>> begin INPUT MATERIAL
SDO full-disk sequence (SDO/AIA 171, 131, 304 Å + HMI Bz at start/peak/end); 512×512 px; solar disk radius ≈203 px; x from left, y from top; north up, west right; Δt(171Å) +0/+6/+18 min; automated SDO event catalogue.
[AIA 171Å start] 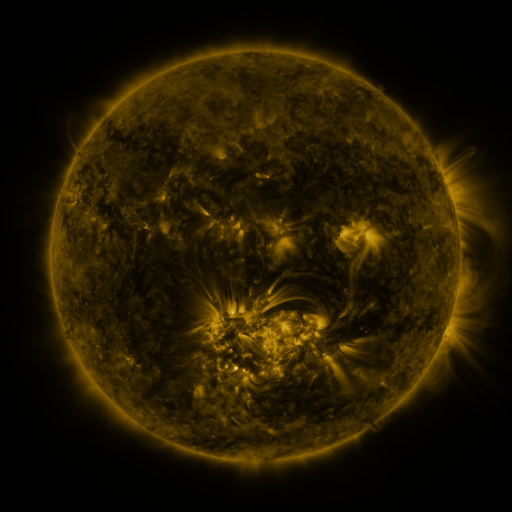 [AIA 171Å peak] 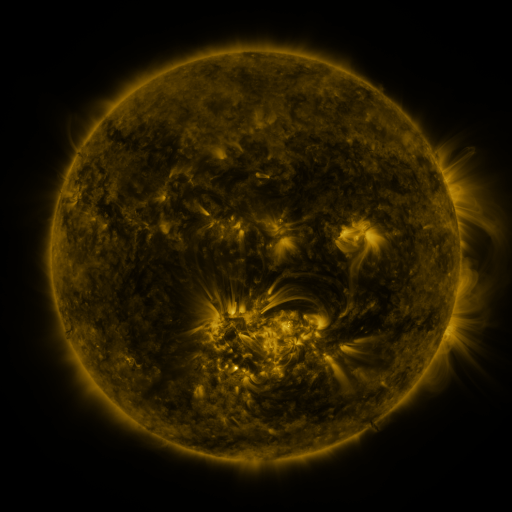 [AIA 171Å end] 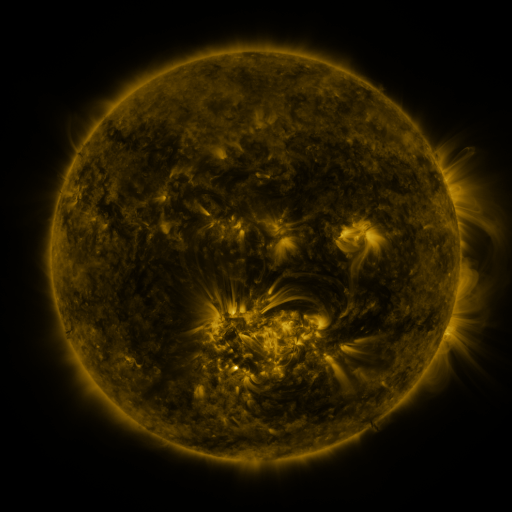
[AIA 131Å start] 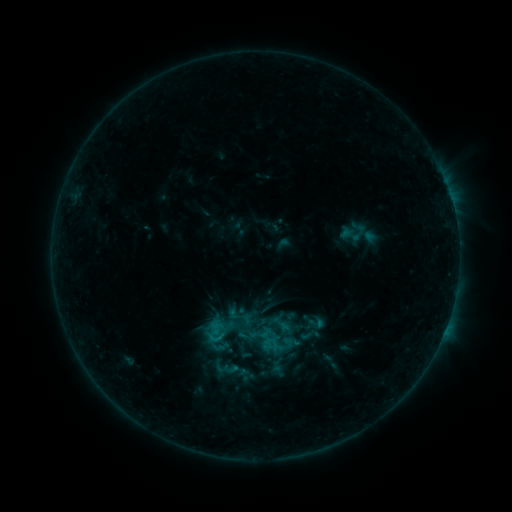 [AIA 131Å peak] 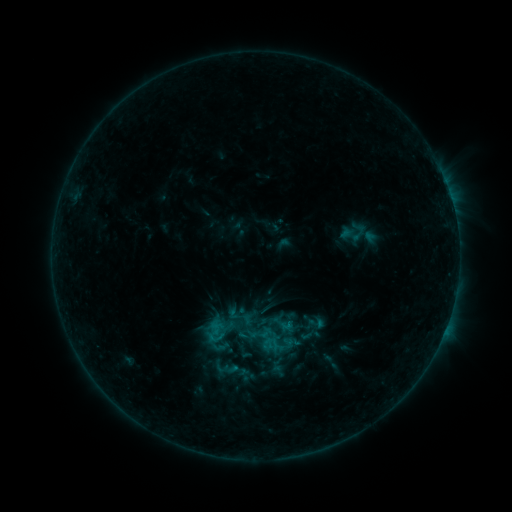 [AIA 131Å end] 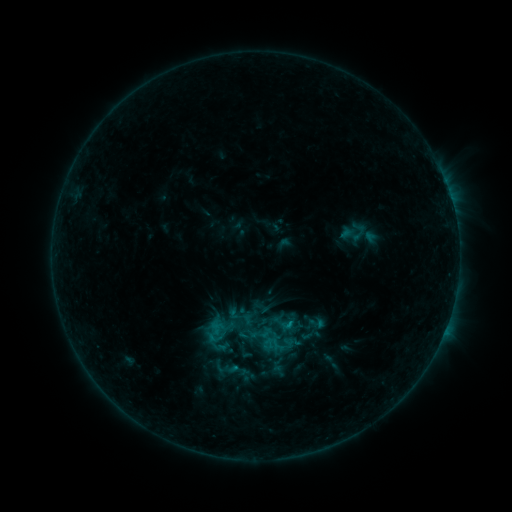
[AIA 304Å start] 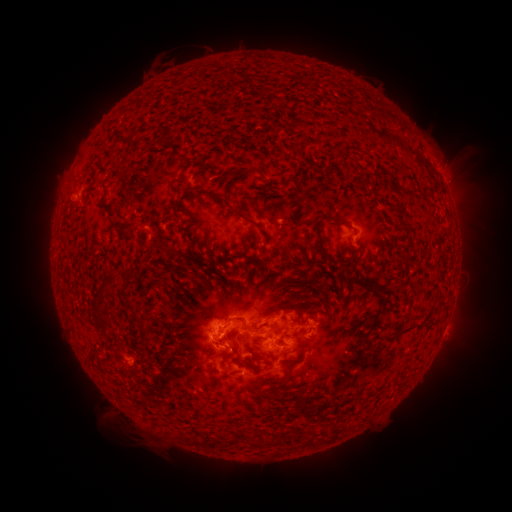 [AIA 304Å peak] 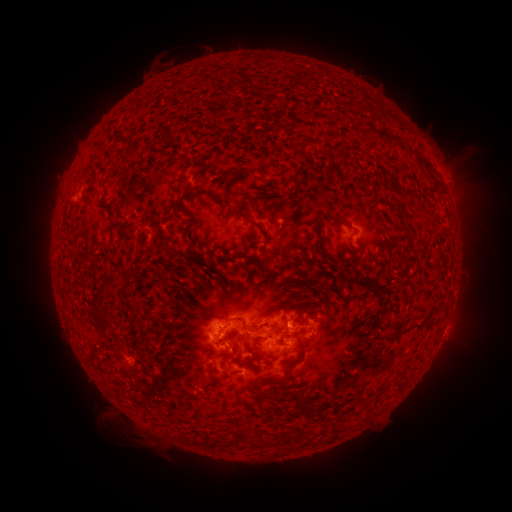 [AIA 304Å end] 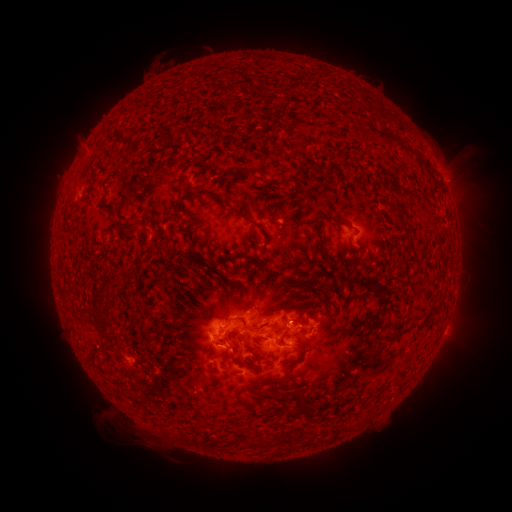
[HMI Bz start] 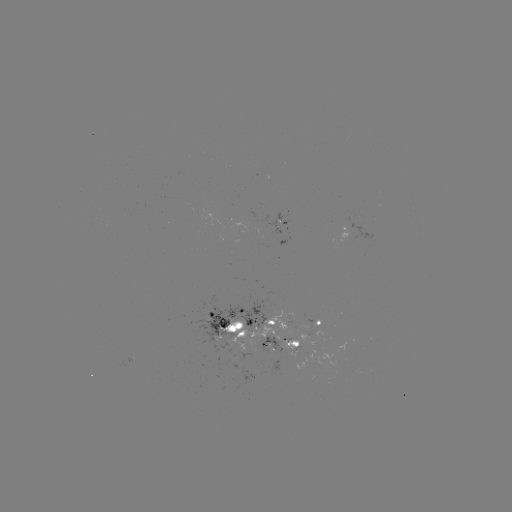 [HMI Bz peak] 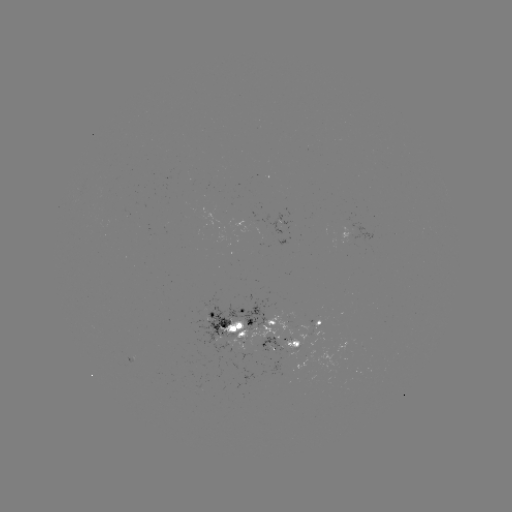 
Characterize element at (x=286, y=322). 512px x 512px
C1.3 flare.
>> end INPUT MATERIAL
* _TASK PROMPT_
Identify each line of the records that contains the string "full" (case-sensitive) and copy those lines.

* _RESPONSE TO THE EXERCISE_
SDO full-disk sequence (SDO/AIA 171, 131, 304 Å + HMI Bz at start/peak/end); 512×512 px; solar disk radius ≈203 px; x from left, y from top; north up, west right; Δt(171Å) +0/+6/+18 min; automated SDO event catalogue.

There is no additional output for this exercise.